Another visit took place at our home -- a very modest log house in the Southern Oregon woods -- while Emma-Lindsay was en route from Seattle to Peru. There were days of story-telling, & an evening of dancing. Word went out over the sparsely populated area that there'd be a party at our place. The old-timers -- homesteaders like us -- came from miles around. We pushed the furniture back against the wall, & good old-fashioned square dancing went on almost until dawn. My father played the fiddle, Mother "spelled" him at the piano, & Aunt Emma-Lindsay was treated like the celebrity she truly was. When the rest of the community had all left, she collapsed by the fireplace & sighed, "Let me die this minute. I 'll never be happier than I am right now!"

She was much like a Fairy Godmother to us. It seemed that all she had to do was wave her magic wand, & something wonderful would happen. But not always. There came a time when my father and mother were planning to move our family to Berkeley, where my father would be teaching. Emma-Lindsay assumed that, as a faculty wife, Mother would need lovely clothing.
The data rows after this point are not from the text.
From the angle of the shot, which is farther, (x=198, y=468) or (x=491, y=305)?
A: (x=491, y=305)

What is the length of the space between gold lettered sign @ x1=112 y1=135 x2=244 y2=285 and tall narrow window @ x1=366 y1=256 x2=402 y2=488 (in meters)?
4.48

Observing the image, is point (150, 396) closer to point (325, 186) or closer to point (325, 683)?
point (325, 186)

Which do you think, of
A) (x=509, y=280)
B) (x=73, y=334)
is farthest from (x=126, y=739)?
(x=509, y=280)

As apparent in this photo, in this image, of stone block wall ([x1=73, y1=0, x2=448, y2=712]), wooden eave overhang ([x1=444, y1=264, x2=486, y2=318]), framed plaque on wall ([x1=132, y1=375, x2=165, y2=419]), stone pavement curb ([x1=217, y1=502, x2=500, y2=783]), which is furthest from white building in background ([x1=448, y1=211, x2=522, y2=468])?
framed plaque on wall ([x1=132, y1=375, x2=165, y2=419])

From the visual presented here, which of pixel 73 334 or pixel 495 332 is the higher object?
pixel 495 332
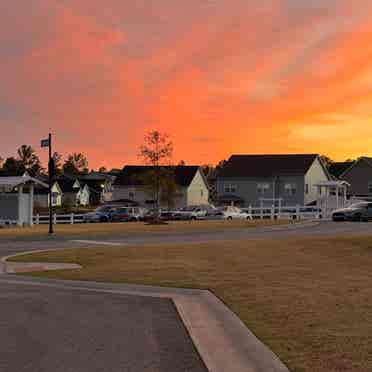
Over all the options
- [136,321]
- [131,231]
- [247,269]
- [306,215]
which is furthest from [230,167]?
[136,321]

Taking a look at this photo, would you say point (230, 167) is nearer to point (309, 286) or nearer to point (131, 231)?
point (131, 231)

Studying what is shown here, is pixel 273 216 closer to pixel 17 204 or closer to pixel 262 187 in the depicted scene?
pixel 17 204

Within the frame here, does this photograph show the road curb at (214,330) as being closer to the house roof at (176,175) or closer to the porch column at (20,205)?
the porch column at (20,205)

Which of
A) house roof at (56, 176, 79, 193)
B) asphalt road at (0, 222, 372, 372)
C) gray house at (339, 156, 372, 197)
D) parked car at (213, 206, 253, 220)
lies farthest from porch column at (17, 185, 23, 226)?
house roof at (56, 176, 79, 193)

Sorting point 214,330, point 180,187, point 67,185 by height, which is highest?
point 67,185

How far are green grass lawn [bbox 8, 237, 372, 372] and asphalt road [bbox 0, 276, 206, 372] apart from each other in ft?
4.16

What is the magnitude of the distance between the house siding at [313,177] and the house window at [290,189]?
1485mm

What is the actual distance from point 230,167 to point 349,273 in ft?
221

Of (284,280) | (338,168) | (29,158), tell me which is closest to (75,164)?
(29,158)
I'll never forget the day when a large package arrived, & a gleaming blue-&-silver brocade ball-gown arose from the rustling tissue-paper. Silver ruffles at neck & hem, & a pair of perfect pumps -- also blue & silver -- completed the most elegant Cinderella outfit I've ever seen. This, when our folks could barely afford to keep us children in shoes, was just too much. Mother cried, then tried on the wonderful gown, & looked so beautiful that we just gazed in wonder. Then she took it off, folded it up again, & never wore it. Only a short time later, my father & brother died in a fishing accident. There would be no Cinderella parties. Not ever. There were some things even Auntie's magic wand couldn't do.

As time went on, the Depression deepened, & circumstances were bleak for us. Mother's bank account was wiped out, & we were left with few resources. She was now trying to run a small grocery store & gas-&-oil station, as well as some tourist cabins, for which she had to do all the laundry by hand. Auntie was so shocked to find out about this that she had things sent to us -- a washing machine, a mangle, & other practical items that were sorely needed. Then, under Mother's orders not to send anything more, except occasional gifts for me, she started sending me books & clothing. There were many letters, keeping us close to her even when she was far away.
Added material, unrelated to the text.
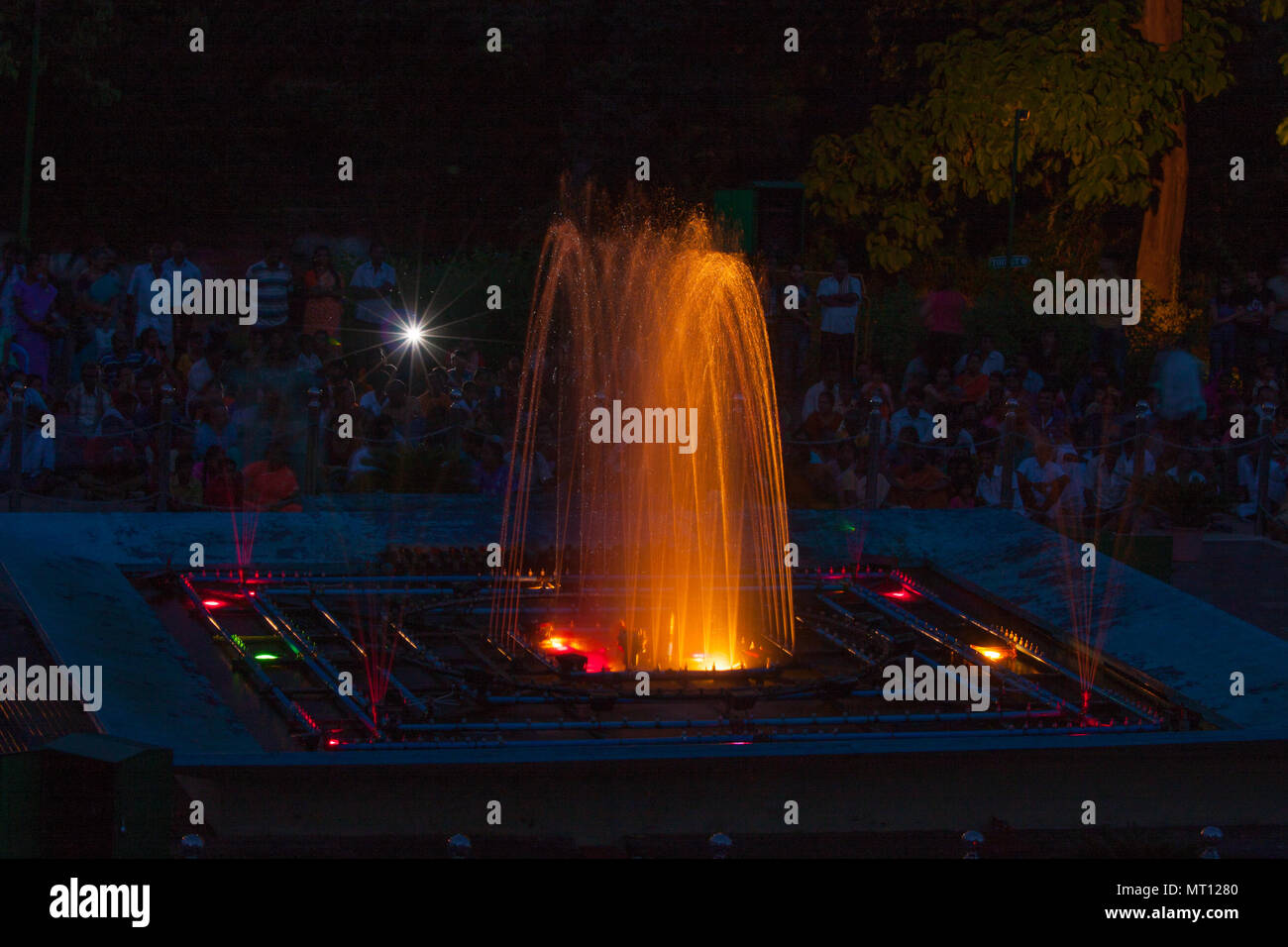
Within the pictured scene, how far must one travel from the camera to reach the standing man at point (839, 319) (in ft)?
61.1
Mother married again, & two little brothers came along. Auntie sent things to them, too, for a while -- then she became too ill to do anything but fight for her life. Books continued coming, as she'd subscribed to a Junior book club for me -- but we were aware that she was not going to get well. Even after her death in 1941, she was still very much a part of our lives. I kept the books she sent to me, as well as copies of some of the ones she had written. And I had lovely dresses that were altered for me to wear after she no longer needed them.

We lost track of Emma-Lindsay's husband, John Bransby, for many years. I was fortunate to locate him again, in 1980, through a strange coincidence -- I have no doubt that Emma-Lindsay's magic wand had been waved again. The discoveries that were to follow added a new dimension to my life. John told me a great deal about their years & travels together, as well as sending me his collection of her magazine stories -- he didn't have them all, but there were more than I'd ever dreamed existed -- & also gave me many photographs of her. He sent an oil portrait of her that had been painted by a well-known California artist. He added a large stack of saved letters that he had written to relatives while he & Emma-Lindsay were traveling, & some that she had written too. All of these gifts gave me a chance to get acquainted with her in a new way: the Auntie who had been a rather amorphous, shining cloud of memory & impression suddenly became a living, breathing, fun-loving person.

She wasn't a saint -- in fact, she was very human, had outbursts of temper, & didn't always make good choices. It's comforting to know that, as it makes her much more real. My early dreams of having a life "just like hers" weren't realized -- in fact, my history has been very different indeed. But she's still a vibrant part of my life, and I am enriched & blessed, & still under her spell.